The Washington PostDemocracy Dies in Darkness

Carolyn Hax: Fiance is friendly to everyone. How can I make him stop?

(Nick Galifianakis/For The Washington Post)
3 min

Carolyn Hax is away. The following first appeared Oct. 17 and Nov. 14, 2008.

Dear Carolyn: I have been engaged for six months to a sweet, adoring, incredibly generous guy. This will be a second marriage for both of us.

My problem is that my fiance is overly nice! He is also overly sociable. This man strikes up conversations with anyone and everyone, wherever we go! At first it didn’t bother me, but lately I get embarrassed and angry. He will compliment strangers on their clothing and joke around with kids, retail clerks, waiters — basically any and everyone! I find his behavior odd and frankly quite irritating!

I’ve tried to nicely tell him that he is “too nice” to people, but he just says it’s the way he was brought up. I want to resolve this before I commit to marriage. Please don’t recommend counseling, because he doesn’t see anything wrong with his behavior.

— K.

K.: I find your use of exclamation points “frankly quite irritating,” but I imagine when you just read that, you got angry or defensive. As you should have. It’s not my place to tell you how to write.

So the problem isn’t that he sees nothing wrong with his behavior; it’s that neither of you sees anything wrong with your behavior — in viewing your own opinion of proper socializing as the universal standard, and in believing it’s your place to tinker with your fiance’s personality traits to make them more to your liking.

It’s a common problem.
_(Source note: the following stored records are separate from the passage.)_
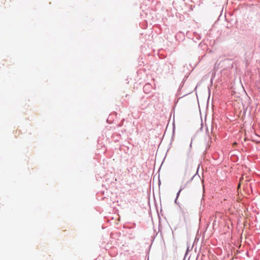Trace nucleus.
Segmentation results:
<instances>
[{
  "label": "nucleus",
  "mask_w": 260,
  "mask_h": 260,
  "mask_svg": "<svg viewBox=\"0 0 260 260\" xmlns=\"http://www.w3.org/2000/svg\"><path fill=\"white\" fill-rule=\"evenodd\" d=\"M183 188H182L181 187L180 190H179V191L177 192V196H176V198L175 199V202L176 203H177V199L179 197V194H180V193L181 192V191L183 189Z\"/></svg>",
  "instance_id": "obj_2"
},
{
  "label": "nucleus",
  "mask_w": 260,
  "mask_h": 260,
  "mask_svg": "<svg viewBox=\"0 0 260 260\" xmlns=\"http://www.w3.org/2000/svg\"><path fill=\"white\" fill-rule=\"evenodd\" d=\"M181 213H182V215L183 216L184 218H185L187 216V210L185 209L181 208Z\"/></svg>",
  "instance_id": "obj_1"
},
{
  "label": "nucleus",
  "mask_w": 260,
  "mask_h": 260,
  "mask_svg": "<svg viewBox=\"0 0 260 260\" xmlns=\"http://www.w3.org/2000/svg\"><path fill=\"white\" fill-rule=\"evenodd\" d=\"M191 144L192 143H191L190 144V149H191Z\"/></svg>",
  "instance_id": "obj_4"
},
{
  "label": "nucleus",
  "mask_w": 260,
  "mask_h": 260,
  "mask_svg": "<svg viewBox=\"0 0 260 260\" xmlns=\"http://www.w3.org/2000/svg\"><path fill=\"white\" fill-rule=\"evenodd\" d=\"M149 86V85H146L145 86H144V88H145L147 86Z\"/></svg>",
  "instance_id": "obj_3"
}]
</instances>
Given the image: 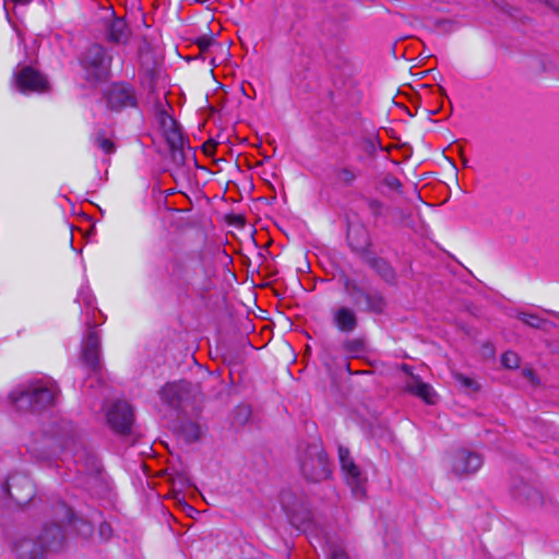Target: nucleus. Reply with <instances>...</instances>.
I'll return each mask as SVG.
<instances>
[{
	"mask_svg": "<svg viewBox=\"0 0 559 559\" xmlns=\"http://www.w3.org/2000/svg\"><path fill=\"white\" fill-rule=\"evenodd\" d=\"M501 362L506 368L515 369L519 367L520 358L513 352H507L501 357Z\"/></svg>",
	"mask_w": 559,
	"mask_h": 559,
	"instance_id": "23",
	"label": "nucleus"
},
{
	"mask_svg": "<svg viewBox=\"0 0 559 559\" xmlns=\"http://www.w3.org/2000/svg\"><path fill=\"white\" fill-rule=\"evenodd\" d=\"M483 463L481 454L467 449H457L449 457L450 471L459 478L474 475Z\"/></svg>",
	"mask_w": 559,
	"mask_h": 559,
	"instance_id": "7",
	"label": "nucleus"
},
{
	"mask_svg": "<svg viewBox=\"0 0 559 559\" xmlns=\"http://www.w3.org/2000/svg\"><path fill=\"white\" fill-rule=\"evenodd\" d=\"M516 318L519 320H521L524 324H526L531 328H534V329L543 330V331H549L550 329H552L555 326V324L552 322H550L549 320L544 319L535 313L519 312Z\"/></svg>",
	"mask_w": 559,
	"mask_h": 559,
	"instance_id": "18",
	"label": "nucleus"
},
{
	"mask_svg": "<svg viewBox=\"0 0 559 559\" xmlns=\"http://www.w3.org/2000/svg\"><path fill=\"white\" fill-rule=\"evenodd\" d=\"M160 123L165 140L170 150L174 153L182 151L185 146V139L178 123L169 116H163Z\"/></svg>",
	"mask_w": 559,
	"mask_h": 559,
	"instance_id": "10",
	"label": "nucleus"
},
{
	"mask_svg": "<svg viewBox=\"0 0 559 559\" xmlns=\"http://www.w3.org/2000/svg\"><path fill=\"white\" fill-rule=\"evenodd\" d=\"M61 508L64 511L63 520H67L70 522L72 520V511L66 506H62Z\"/></svg>",
	"mask_w": 559,
	"mask_h": 559,
	"instance_id": "33",
	"label": "nucleus"
},
{
	"mask_svg": "<svg viewBox=\"0 0 559 559\" xmlns=\"http://www.w3.org/2000/svg\"><path fill=\"white\" fill-rule=\"evenodd\" d=\"M59 392L55 381L40 379L28 383L24 389L12 392L10 400L19 411L36 412L53 406Z\"/></svg>",
	"mask_w": 559,
	"mask_h": 559,
	"instance_id": "1",
	"label": "nucleus"
},
{
	"mask_svg": "<svg viewBox=\"0 0 559 559\" xmlns=\"http://www.w3.org/2000/svg\"><path fill=\"white\" fill-rule=\"evenodd\" d=\"M189 386L186 381L167 383L160 391L162 400L170 406H177L188 393Z\"/></svg>",
	"mask_w": 559,
	"mask_h": 559,
	"instance_id": "14",
	"label": "nucleus"
},
{
	"mask_svg": "<svg viewBox=\"0 0 559 559\" xmlns=\"http://www.w3.org/2000/svg\"><path fill=\"white\" fill-rule=\"evenodd\" d=\"M368 206H369L370 212L374 216H380L382 214L383 204L379 200H370L368 202Z\"/></svg>",
	"mask_w": 559,
	"mask_h": 559,
	"instance_id": "26",
	"label": "nucleus"
},
{
	"mask_svg": "<svg viewBox=\"0 0 559 559\" xmlns=\"http://www.w3.org/2000/svg\"><path fill=\"white\" fill-rule=\"evenodd\" d=\"M111 64V57L99 45H92L81 58V66L85 71L86 80L98 82L106 80Z\"/></svg>",
	"mask_w": 559,
	"mask_h": 559,
	"instance_id": "5",
	"label": "nucleus"
},
{
	"mask_svg": "<svg viewBox=\"0 0 559 559\" xmlns=\"http://www.w3.org/2000/svg\"><path fill=\"white\" fill-rule=\"evenodd\" d=\"M8 492L12 499L22 503L34 495L33 485L26 477H13L9 484Z\"/></svg>",
	"mask_w": 559,
	"mask_h": 559,
	"instance_id": "13",
	"label": "nucleus"
},
{
	"mask_svg": "<svg viewBox=\"0 0 559 559\" xmlns=\"http://www.w3.org/2000/svg\"><path fill=\"white\" fill-rule=\"evenodd\" d=\"M336 178L341 183L350 186L357 178V171L350 167H342L336 170Z\"/></svg>",
	"mask_w": 559,
	"mask_h": 559,
	"instance_id": "20",
	"label": "nucleus"
},
{
	"mask_svg": "<svg viewBox=\"0 0 559 559\" xmlns=\"http://www.w3.org/2000/svg\"><path fill=\"white\" fill-rule=\"evenodd\" d=\"M372 266L386 282H392L394 280V272L385 260L374 259Z\"/></svg>",
	"mask_w": 559,
	"mask_h": 559,
	"instance_id": "19",
	"label": "nucleus"
},
{
	"mask_svg": "<svg viewBox=\"0 0 559 559\" xmlns=\"http://www.w3.org/2000/svg\"><path fill=\"white\" fill-rule=\"evenodd\" d=\"M94 144L99 147L104 153L111 154L115 151V144L111 140L105 138L104 132H98L94 136Z\"/></svg>",
	"mask_w": 559,
	"mask_h": 559,
	"instance_id": "22",
	"label": "nucleus"
},
{
	"mask_svg": "<svg viewBox=\"0 0 559 559\" xmlns=\"http://www.w3.org/2000/svg\"><path fill=\"white\" fill-rule=\"evenodd\" d=\"M338 452H340V461H341L342 469H345L346 465H349L350 463H354V461L352 460V457L349 455V451L348 450L340 448Z\"/></svg>",
	"mask_w": 559,
	"mask_h": 559,
	"instance_id": "25",
	"label": "nucleus"
},
{
	"mask_svg": "<svg viewBox=\"0 0 559 559\" xmlns=\"http://www.w3.org/2000/svg\"><path fill=\"white\" fill-rule=\"evenodd\" d=\"M454 379L456 380L457 383H460L462 386L466 389L477 390L475 381L462 373H455Z\"/></svg>",
	"mask_w": 559,
	"mask_h": 559,
	"instance_id": "24",
	"label": "nucleus"
},
{
	"mask_svg": "<svg viewBox=\"0 0 559 559\" xmlns=\"http://www.w3.org/2000/svg\"><path fill=\"white\" fill-rule=\"evenodd\" d=\"M241 411H243L246 414H248V409L247 408H241Z\"/></svg>",
	"mask_w": 559,
	"mask_h": 559,
	"instance_id": "34",
	"label": "nucleus"
},
{
	"mask_svg": "<svg viewBox=\"0 0 559 559\" xmlns=\"http://www.w3.org/2000/svg\"><path fill=\"white\" fill-rule=\"evenodd\" d=\"M108 103L115 109H122L124 107L134 106L135 96L130 86L126 84H117L114 85L109 91Z\"/></svg>",
	"mask_w": 559,
	"mask_h": 559,
	"instance_id": "11",
	"label": "nucleus"
},
{
	"mask_svg": "<svg viewBox=\"0 0 559 559\" xmlns=\"http://www.w3.org/2000/svg\"><path fill=\"white\" fill-rule=\"evenodd\" d=\"M344 290L350 298L352 302L360 307L361 301H365L362 310L381 313L386 307L384 297L373 289H365L357 281L345 277L343 282Z\"/></svg>",
	"mask_w": 559,
	"mask_h": 559,
	"instance_id": "6",
	"label": "nucleus"
},
{
	"mask_svg": "<svg viewBox=\"0 0 559 559\" xmlns=\"http://www.w3.org/2000/svg\"><path fill=\"white\" fill-rule=\"evenodd\" d=\"M384 185L393 190H400L402 187L401 181L392 175H388L384 178Z\"/></svg>",
	"mask_w": 559,
	"mask_h": 559,
	"instance_id": "27",
	"label": "nucleus"
},
{
	"mask_svg": "<svg viewBox=\"0 0 559 559\" xmlns=\"http://www.w3.org/2000/svg\"><path fill=\"white\" fill-rule=\"evenodd\" d=\"M361 347V343L357 340L347 341L344 343V348L347 352L355 353L358 352Z\"/></svg>",
	"mask_w": 559,
	"mask_h": 559,
	"instance_id": "28",
	"label": "nucleus"
},
{
	"mask_svg": "<svg viewBox=\"0 0 559 559\" xmlns=\"http://www.w3.org/2000/svg\"><path fill=\"white\" fill-rule=\"evenodd\" d=\"M189 429L191 430V436H192L191 438H192L193 440H197V439H198V437H199V433H200V429H199V427H198V426H195V425H190V426H189Z\"/></svg>",
	"mask_w": 559,
	"mask_h": 559,
	"instance_id": "32",
	"label": "nucleus"
},
{
	"mask_svg": "<svg viewBox=\"0 0 559 559\" xmlns=\"http://www.w3.org/2000/svg\"><path fill=\"white\" fill-rule=\"evenodd\" d=\"M83 359L94 371L100 368V337L96 331H90L83 346Z\"/></svg>",
	"mask_w": 559,
	"mask_h": 559,
	"instance_id": "9",
	"label": "nucleus"
},
{
	"mask_svg": "<svg viewBox=\"0 0 559 559\" xmlns=\"http://www.w3.org/2000/svg\"><path fill=\"white\" fill-rule=\"evenodd\" d=\"M13 87L23 93H47L50 83L45 74L32 66L19 64L13 73Z\"/></svg>",
	"mask_w": 559,
	"mask_h": 559,
	"instance_id": "4",
	"label": "nucleus"
},
{
	"mask_svg": "<svg viewBox=\"0 0 559 559\" xmlns=\"http://www.w3.org/2000/svg\"><path fill=\"white\" fill-rule=\"evenodd\" d=\"M330 559H349L342 549L330 547Z\"/></svg>",
	"mask_w": 559,
	"mask_h": 559,
	"instance_id": "31",
	"label": "nucleus"
},
{
	"mask_svg": "<svg viewBox=\"0 0 559 559\" xmlns=\"http://www.w3.org/2000/svg\"><path fill=\"white\" fill-rule=\"evenodd\" d=\"M293 499H294V497L292 493L284 492V493H282L281 502H282V506H283L285 512L290 518V521L293 523H295L297 521V515H296V508L293 503Z\"/></svg>",
	"mask_w": 559,
	"mask_h": 559,
	"instance_id": "21",
	"label": "nucleus"
},
{
	"mask_svg": "<svg viewBox=\"0 0 559 559\" xmlns=\"http://www.w3.org/2000/svg\"><path fill=\"white\" fill-rule=\"evenodd\" d=\"M345 473V478L347 484L352 487L353 492L356 496H360L364 493V483L365 479L360 474L359 468L356 466L355 463H350L349 465H346V468L343 469Z\"/></svg>",
	"mask_w": 559,
	"mask_h": 559,
	"instance_id": "17",
	"label": "nucleus"
},
{
	"mask_svg": "<svg viewBox=\"0 0 559 559\" xmlns=\"http://www.w3.org/2000/svg\"><path fill=\"white\" fill-rule=\"evenodd\" d=\"M130 29L122 17L114 19L107 26V38L112 43H127Z\"/></svg>",
	"mask_w": 559,
	"mask_h": 559,
	"instance_id": "15",
	"label": "nucleus"
},
{
	"mask_svg": "<svg viewBox=\"0 0 559 559\" xmlns=\"http://www.w3.org/2000/svg\"><path fill=\"white\" fill-rule=\"evenodd\" d=\"M107 423L110 428L120 435L131 431L134 415L131 406L124 401H116L106 411Z\"/></svg>",
	"mask_w": 559,
	"mask_h": 559,
	"instance_id": "8",
	"label": "nucleus"
},
{
	"mask_svg": "<svg viewBox=\"0 0 559 559\" xmlns=\"http://www.w3.org/2000/svg\"><path fill=\"white\" fill-rule=\"evenodd\" d=\"M213 44V39L210 37H202L197 40V45L201 51H206Z\"/></svg>",
	"mask_w": 559,
	"mask_h": 559,
	"instance_id": "29",
	"label": "nucleus"
},
{
	"mask_svg": "<svg viewBox=\"0 0 559 559\" xmlns=\"http://www.w3.org/2000/svg\"><path fill=\"white\" fill-rule=\"evenodd\" d=\"M299 460L301 473L309 481L319 483L330 477V462L321 444L308 445Z\"/></svg>",
	"mask_w": 559,
	"mask_h": 559,
	"instance_id": "3",
	"label": "nucleus"
},
{
	"mask_svg": "<svg viewBox=\"0 0 559 559\" xmlns=\"http://www.w3.org/2000/svg\"><path fill=\"white\" fill-rule=\"evenodd\" d=\"M334 322L342 332H352L357 326V318L355 312L347 308L341 307L334 313Z\"/></svg>",
	"mask_w": 559,
	"mask_h": 559,
	"instance_id": "16",
	"label": "nucleus"
},
{
	"mask_svg": "<svg viewBox=\"0 0 559 559\" xmlns=\"http://www.w3.org/2000/svg\"><path fill=\"white\" fill-rule=\"evenodd\" d=\"M99 535L102 538L104 539H108L110 536H111V527L108 523L106 522H103L100 525H99Z\"/></svg>",
	"mask_w": 559,
	"mask_h": 559,
	"instance_id": "30",
	"label": "nucleus"
},
{
	"mask_svg": "<svg viewBox=\"0 0 559 559\" xmlns=\"http://www.w3.org/2000/svg\"><path fill=\"white\" fill-rule=\"evenodd\" d=\"M64 535L60 524L45 527L38 540L29 536L17 537L12 550L19 559H40L46 550H55L61 547Z\"/></svg>",
	"mask_w": 559,
	"mask_h": 559,
	"instance_id": "2",
	"label": "nucleus"
},
{
	"mask_svg": "<svg viewBox=\"0 0 559 559\" xmlns=\"http://www.w3.org/2000/svg\"><path fill=\"white\" fill-rule=\"evenodd\" d=\"M404 389L406 392L420 397L427 404H435L437 401V394L432 386L423 382L418 377H409L405 382Z\"/></svg>",
	"mask_w": 559,
	"mask_h": 559,
	"instance_id": "12",
	"label": "nucleus"
}]
</instances>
While dating, you spruce up your differences with flowers and strategic lighting, but when you commit, you start thinking major renovations. Common, but deeply unfair and self-defeating.

Over six months, you’ve gotten a closer look at your fiance. If you get married, expect to learn even more about him, to live amid closets and attics and basements and drawers packed with details about him. Will it all be giggles and fairy dust? Of course not. But if knowing him better means liking him less, not more, then please note: A downward trajectory is not one you want to follow into a marriage. He’s either the life of your party, as-is, or he’s your second ex-husband-to-be.

Tell us: What's your favorite Carolyn Hax column about new beginnings?

Hi, Carolyn: I’m a 29-year-old who’s been in a happy, fulfilling relationship for three years. We have a daughter together, and he is the most nurturing, doting father I’ve ever met.

He has a career, owns a house and is very loving and respectful toward me, but my family refuses to accept him, because, gasp!, he’s 20 years my senior. They worry he’ll pass away while I’m still “young,” and I’ll have to raise a child by myself.

How can I tell my family that I love this man immensely and would rather spend what time I’m allotted with him than never know him at all? We’re not married (our situation works for us), but that’s not an issue with my parents.

— Ridiculously Happy

Ridiculously Happy: Theirs was a fine concern when you first met this guy, I suppose, though I don’t share it. Your life. But with the child already here, your family is too worried, too late. What do they want you to do now, exactly — leave him? Get a jump on solo parenting?

Your opinion on enjoying the time you’re allotted is nicely said but not a solution. He’s your child’s father. Done, sold, Yahtzee! Your most powerful argument is the fact of a fait accompli.

So lay out their remaining options: They can dwell on the past, dread your future or join your reality already in progress.